Ia mengatakan, kolaborasi tidak hanya diarahkan pada kerja sama antarinstitusi, tetapi juga kegiatan konkret yang melibatkan dosen dan mahasiswa.
“Kontribusi yang kami rencanakan dalam bentuk riset dan berbagai kegiatan pengabdian kepada masyarakat, termasuk KKN mahasiswa ITBM Balik Diwa di Timor Leste. Saat kami berkunjung ke Dili, kami melihat berbagai potensi yang dapat dikolaborasikan dan dikembangkan bersama,” ujarnya.
Bidik Mahasiswa Internasional dari Timor Leste
Selain mengirim mahasiswa ke Timor Leste, ITBM Balik Diwa juga membidik peluang menerima mahasiswa internasional asal negara tersebut.
Ikramullah mengatakan, ITBM Balik Diwa dijadwalkan mengikuti pameran pendidikan yang diselenggarakan Atase Pendidikan di Timor Leste pada pekan depan.
Keikutsertaan dalam pameran tersebut akan dimanfaatkan untuk memperkenalkan program pendidikan ITBM Balik Diwa kepada calon mahasiswa di Timor Leste.
“Kami nantinya akan menghadiri pameran pendidikan yang diadakan Atase Pendidikan pada pekan depan. Kami menargetkan mahasiswa internasional dari Timor Leste untuk melanjutkan pendidikan di ITBM Balik Diwa,” kata Ikramullah.
Menurut dia, kehadiran mahasiswa internasional sekaligus menjadi bagian dari upaya ITBM Balik Diwa memperkuat internasionalisasi kampus dan membangun jejaring pendidikan di kawasan.
Dorong KKN dan Pertukaran Mahasiswa
Sementara itu, Tasrifin menilai ITBM Balik Diwa memiliki peluang besar mengambil peran strategis dalam membangun kolaborasi pendidikan dan pengembangan sumber daya manusia di kawasan Pasifik.
Fokus ITBM Balik Diwa pada bidang kemaritiman, menurut dia, menjadi salah satu modal penting untuk membangun kerja sama dengan Timor Leste.
“Salah satu program kerja saya di bidang pendidikan dan kebudayaan sebagai atase pendidikan adalah bagaimana berperan aktif membangun kerja sama pendidikan agar kampus-kampus di Indonesia memiliki dampak tidak hanya dalam skala nasional, tetapi juga internasional,” kata Tasrifin.

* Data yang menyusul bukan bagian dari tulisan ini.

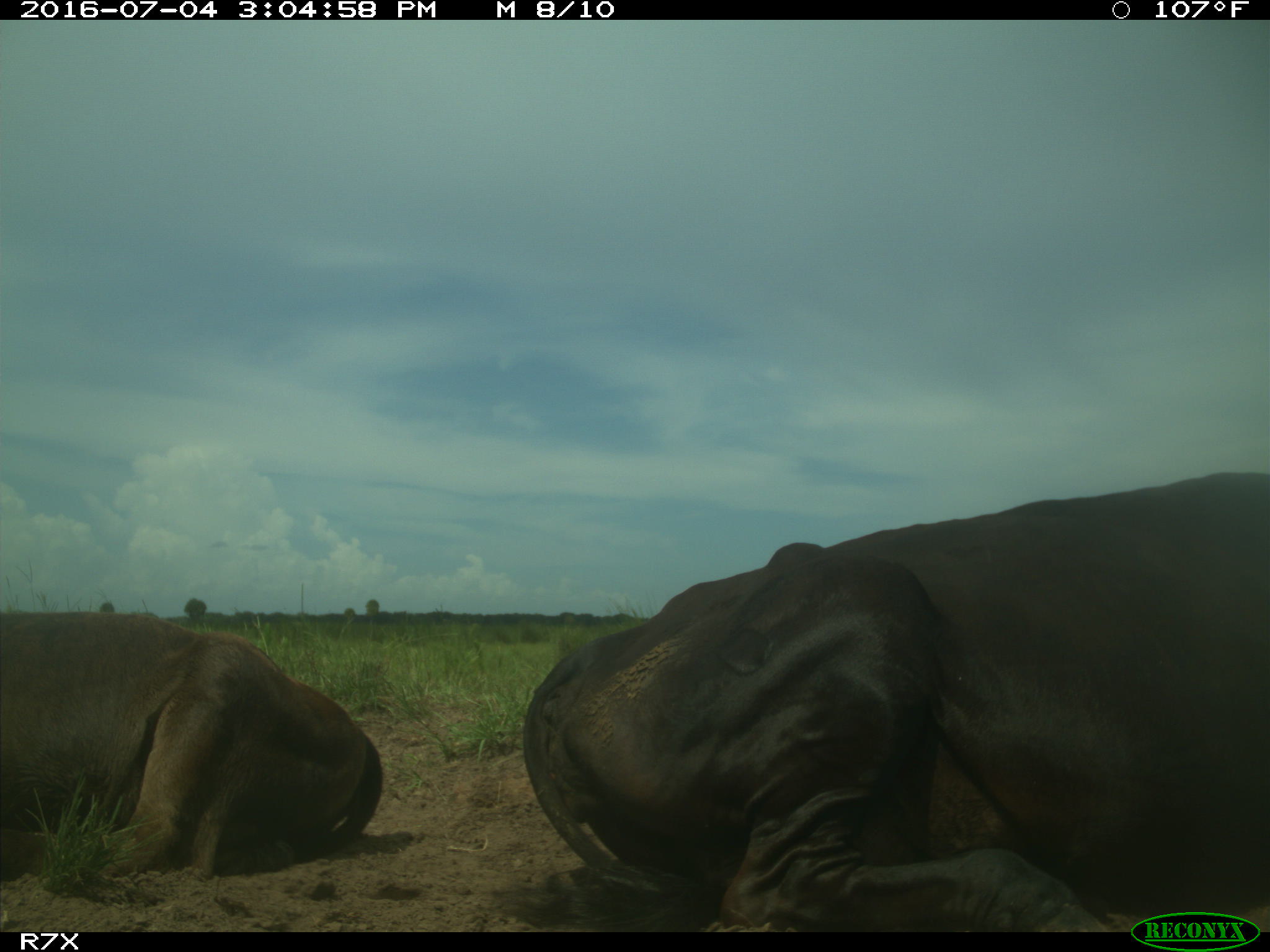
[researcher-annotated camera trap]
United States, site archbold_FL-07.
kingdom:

Ia mengatakan, karakter dan potensi kemaritiman Timor Leste membuka ruang bagi perguruan tinggi Indonesia untuk berkontribusi melalui pendidikan, teknologi, penelitian, dan penguatan kapasitas sumber daya manusia.
“Harapan kami, ITBM Balik Diwa punya andil melaksanakan peran-peran strategis di bidang pendidikan dalam rangka menjalin kerja sama dengan negara-negara di Pasifik, terutama Timor Leste. Timor Leste memiliki potensi sumber daya maritim yang luar biasa dan membutuhkan sentuhan teknologi serta pendidikan,” ujarnya.

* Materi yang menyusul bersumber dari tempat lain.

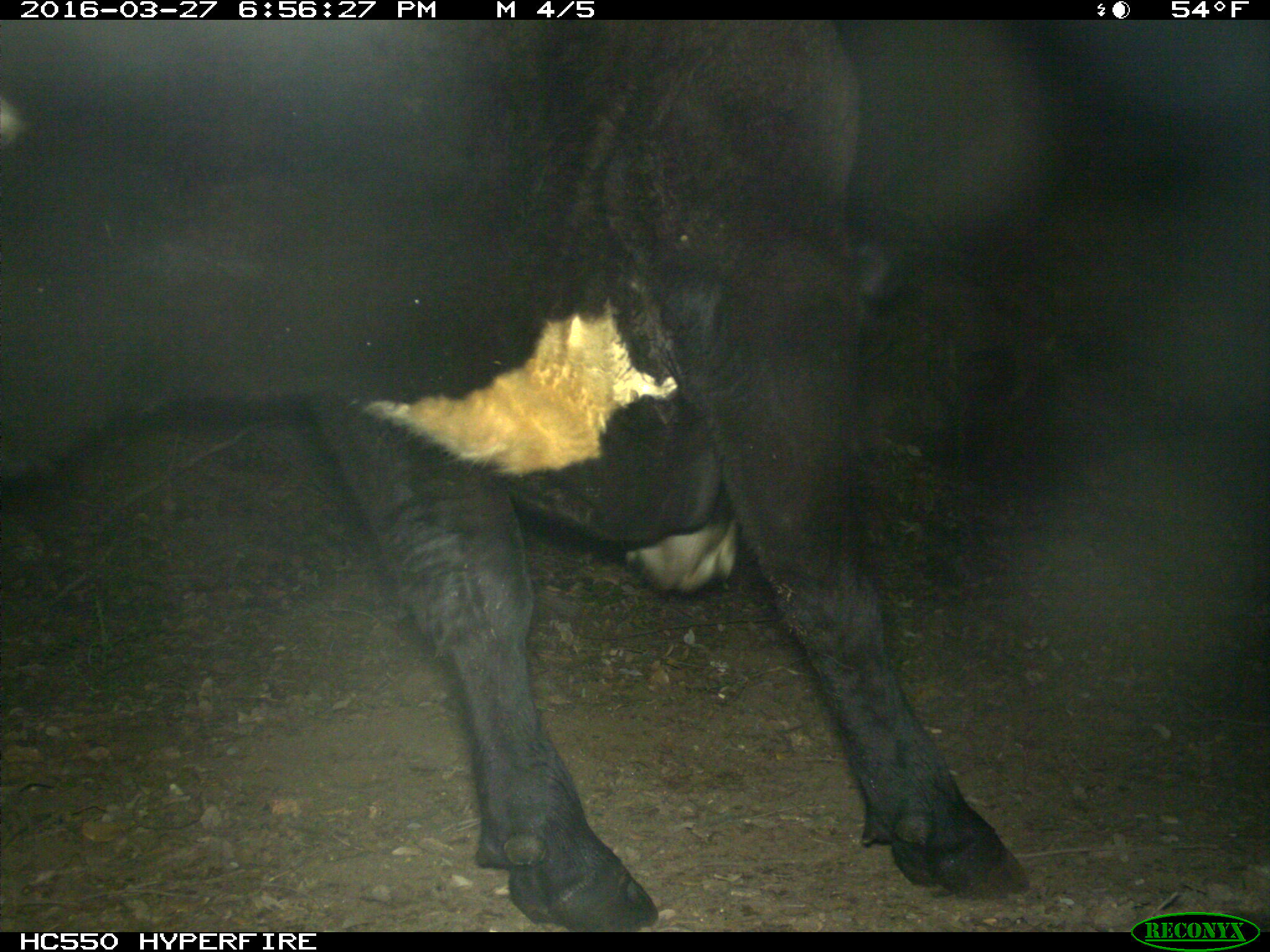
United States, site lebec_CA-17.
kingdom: Animalia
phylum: Chordata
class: Mammalia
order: Artiodactyla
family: Bovidae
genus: Bos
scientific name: Bos taurus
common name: domestic cow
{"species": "Bos taurus (domestic cow)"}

Tasrifin berharap kunjungannya dapat membuka ruang bagi sivitas akademika ITBM Balik Diwa untuk merancang program bersama perguruan tinggi di Timor Leste.

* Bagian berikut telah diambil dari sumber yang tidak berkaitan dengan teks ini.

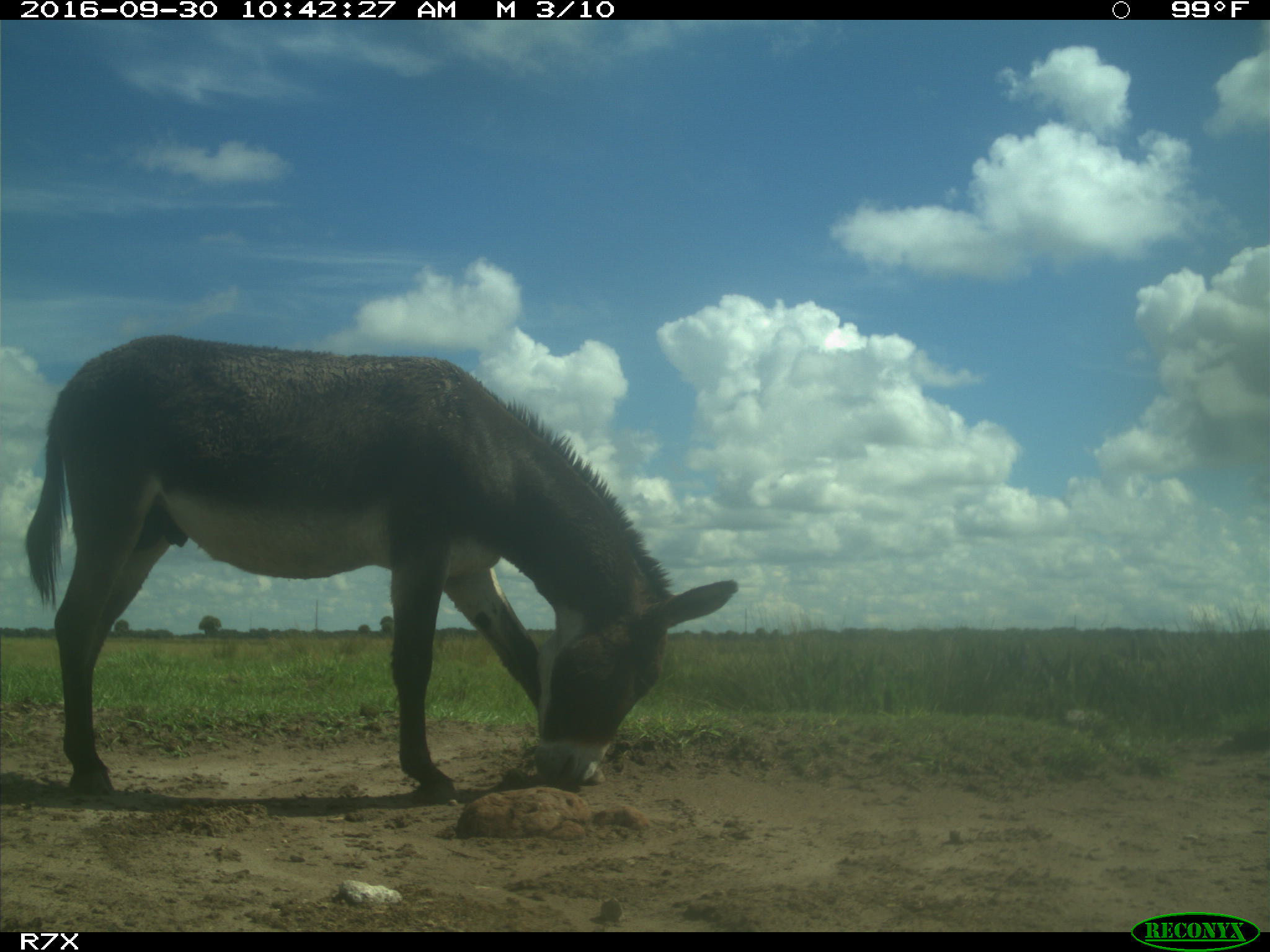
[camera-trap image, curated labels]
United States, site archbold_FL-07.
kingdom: Animalia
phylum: Chordata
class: Mammalia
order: Perissodactyla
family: Equidae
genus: Equus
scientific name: Equus africanus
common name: african wild ass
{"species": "Equus africanus (african wild ass)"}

Program tersebut dapat berupa pertukaran mahasiswa, penelitian bersama, pengabdian kepada masyarakat, hingga KKN Internasional.
“Saya berharap adik-adik mahasiswa bisa melakukan pertukaran mahasiswa, KKN Internasional, bekerja sama dengan kampus-kampus yang ada di Timor Leste, serta berperan aktif membangun penguatan kapasitas pendidikan di negara sahabat, terlebih di Timor Leste,” kata Tasrifin.
Minta Mahasiswa Manfaatkan Peluang
Tasrifin juga meminta mahasiswa ITBM Balik Diwa tidak membatasi orientasi setelah menyelesaikan pendidikan hanya pada tingkat lokal dan nasional.
Menurut dia, Indonesia dan negara-negara di kawasan Pasifik memiliki potensi kemaritiman yang membuka peluang besar bagi generasi muda dengan kompetensi di bidang teknologi, bisnis, pemerintahan, perikanan, dan kelautan.
“Pesan saya sebenarnya satu, yakni manfaatkan peluang. ITBM memiliki ruang yang besar karena negara kita adalah negara kepulauan. Bukan hanya Indonesia, tetapi juga banyak negara di Pasifik,” ujarnya.
Ia berharap mahasiswa mempersiapkan kompetensi agar mampu mengambil peran dalam pembangunan pada level internasional.
“Dengan belajar dengan baik, saya kira ada potensi untuk menjadi generasi yang mampu berperan dalam pembangunan, tidak hanya pembangunan Indonesia, tetapi juga pembangunan pada level internasional. Melalui ITBM Balik Diwa, saya kira itu bisa diwujudkan,” kata Tasrifin.